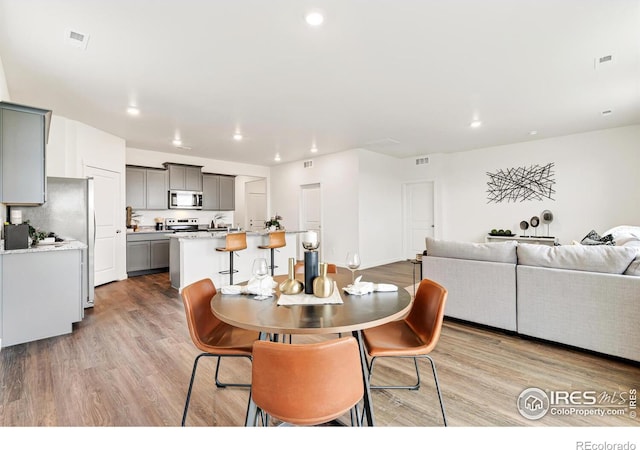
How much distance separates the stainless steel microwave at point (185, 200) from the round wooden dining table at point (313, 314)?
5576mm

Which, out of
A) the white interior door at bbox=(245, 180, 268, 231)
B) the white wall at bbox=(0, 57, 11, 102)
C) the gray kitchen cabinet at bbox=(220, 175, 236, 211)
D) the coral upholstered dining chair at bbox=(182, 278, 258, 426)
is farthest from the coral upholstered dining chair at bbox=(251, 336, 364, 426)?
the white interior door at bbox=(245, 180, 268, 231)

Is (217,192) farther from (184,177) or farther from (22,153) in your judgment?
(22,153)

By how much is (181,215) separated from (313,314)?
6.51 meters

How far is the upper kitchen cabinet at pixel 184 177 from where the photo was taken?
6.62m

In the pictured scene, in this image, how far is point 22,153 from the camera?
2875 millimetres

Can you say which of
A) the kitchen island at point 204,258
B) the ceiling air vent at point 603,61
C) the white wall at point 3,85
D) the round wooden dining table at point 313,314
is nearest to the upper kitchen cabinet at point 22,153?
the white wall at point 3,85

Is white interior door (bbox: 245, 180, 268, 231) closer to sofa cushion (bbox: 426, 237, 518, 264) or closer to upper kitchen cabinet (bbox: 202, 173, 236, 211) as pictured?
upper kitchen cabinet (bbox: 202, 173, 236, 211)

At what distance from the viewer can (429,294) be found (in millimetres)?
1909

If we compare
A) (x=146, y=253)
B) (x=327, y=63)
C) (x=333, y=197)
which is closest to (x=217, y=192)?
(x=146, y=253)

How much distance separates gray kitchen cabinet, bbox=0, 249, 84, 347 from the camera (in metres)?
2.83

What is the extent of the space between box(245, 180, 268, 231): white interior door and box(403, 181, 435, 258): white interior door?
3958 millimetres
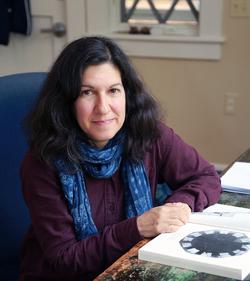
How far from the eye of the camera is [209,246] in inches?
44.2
=====
What this task involves.
Set down every row above word for word, leaving out the pictures.

Exercise answer.
How much distance separates the stainless steel microwave at point (185, 200) from the round wooden dining table at point (313, 314)?
5576mm

Which, out of
A) the white interior door at bbox=(245, 180, 268, 231)
B) the white wall at bbox=(0, 57, 11, 102)
C) the gray kitchen cabinet at bbox=(220, 175, 236, 211)
D) the coral upholstered dining chair at bbox=(182, 278, 258, 426)
is farthest from the coral upholstered dining chair at bbox=(251, 336, 364, 426)?
the white interior door at bbox=(245, 180, 268, 231)

Is (217,192) farther from (184,177) or farther from (22,153) in your judgment?
(22,153)

By how much is (181,215) separated from (313,314)?
6.51 meters

How far is the upper kitchen cabinet at pixel 184 177 from where the photo was taken?
6.62m

In the pictured scene, in this image, how far is point 22,153 from the camera?
2875 millimetres

Can you say which of
A) the kitchen island at point 204,258
B) the ceiling air vent at point 603,61
C) the white wall at point 3,85
D) the round wooden dining table at point 313,314
is nearest to the upper kitchen cabinet at point 22,153?
the white wall at point 3,85

Is white interior door (bbox: 245, 180, 268, 231) closer to sofa cushion (bbox: 426, 237, 518, 264) or closer to upper kitchen cabinet (bbox: 202, 173, 236, 211) as pictured?
upper kitchen cabinet (bbox: 202, 173, 236, 211)

At what distance from the viewer can (429,294) be found (in millimetres)?
1909

If we compare
A) (x=146, y=253)
B) (x=327, y=63)
C) (x=333, y=197)
which is closest to (x=217, y=192)?
(x=146, y=253)

How much distance separates gray kitchen cabinet, bbox=0, 249, 84, 347 from the camera (in metres)?
2.83

What is the extent of the space between box(245, 180, 268, 231): white interior door and box(403, 181, 435, 258): white interior door?
3958 millimetres
How far from the eye of the camera is [209,246] in inches?
44.2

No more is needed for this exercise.